STORED RECORDS:
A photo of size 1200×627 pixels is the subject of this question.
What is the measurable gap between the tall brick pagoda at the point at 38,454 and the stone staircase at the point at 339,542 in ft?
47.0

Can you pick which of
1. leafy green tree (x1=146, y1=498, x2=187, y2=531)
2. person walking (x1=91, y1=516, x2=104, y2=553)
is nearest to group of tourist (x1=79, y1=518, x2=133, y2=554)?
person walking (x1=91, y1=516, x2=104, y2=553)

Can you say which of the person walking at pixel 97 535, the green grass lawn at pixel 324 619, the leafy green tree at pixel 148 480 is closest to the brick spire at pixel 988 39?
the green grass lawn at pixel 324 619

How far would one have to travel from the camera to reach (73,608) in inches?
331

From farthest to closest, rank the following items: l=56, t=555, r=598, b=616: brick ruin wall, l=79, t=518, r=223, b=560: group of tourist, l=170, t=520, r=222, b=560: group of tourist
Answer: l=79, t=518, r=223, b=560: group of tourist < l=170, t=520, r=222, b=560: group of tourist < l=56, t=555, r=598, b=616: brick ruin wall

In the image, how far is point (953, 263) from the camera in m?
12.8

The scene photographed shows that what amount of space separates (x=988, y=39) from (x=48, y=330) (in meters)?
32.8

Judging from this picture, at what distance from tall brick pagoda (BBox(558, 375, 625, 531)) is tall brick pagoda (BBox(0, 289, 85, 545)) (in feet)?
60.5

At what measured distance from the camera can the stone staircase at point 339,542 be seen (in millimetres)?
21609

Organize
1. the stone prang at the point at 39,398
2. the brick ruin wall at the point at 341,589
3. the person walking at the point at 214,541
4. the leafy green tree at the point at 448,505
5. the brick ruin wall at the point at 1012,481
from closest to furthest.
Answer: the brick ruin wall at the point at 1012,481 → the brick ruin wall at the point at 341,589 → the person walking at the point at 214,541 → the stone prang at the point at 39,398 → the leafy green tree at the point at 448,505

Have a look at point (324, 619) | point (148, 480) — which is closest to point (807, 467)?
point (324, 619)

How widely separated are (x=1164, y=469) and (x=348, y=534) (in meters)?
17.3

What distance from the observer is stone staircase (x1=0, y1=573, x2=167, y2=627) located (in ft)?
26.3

WORK TO BE COMPLETED:
Copy out, word for word, every line from the one containing "Judging from this" through the final line of the rows.

TASK SOLUTION:
Judging from this picture, at what distance from tall brick pagoda (BBox(558, 375, 625, 531)) is tall brick pagoda (BBox(0, 289, 85, 545)) (in feet)?
60.5

At what measured distance from the camera can the stone staircase at point 339,542 be seen (in millimetres)?
21609

Organize
1. the stone prang at the point at 39,398
2. the brick ruin wall at the point at 341,589
3. the person walking at the point at 214,541
4. the leafy green tree at the point at 448,505
5. the brick ruin wall at the point at 1012,481
from closest to furthest.
Answer: the brick ruin wall at the point at 1012,481 → the brick ruin wall at the point at 341,589 → the person walking at the point at 214,541 → the stone prang at the point at 39,398 → the leafy green tree at the point at 448,505

Have a look at point (324, 619) | point (148, 480) — which is closest to point (807, 467)?
point (324, 619)

How widely separated are (x=1164, y=469) and (x=348, y=534) (in meters)?
17.3

What distance from the observer is stone staircase (x1=0, y1=573, x2=167, y2=627) located (in ft)?
26.3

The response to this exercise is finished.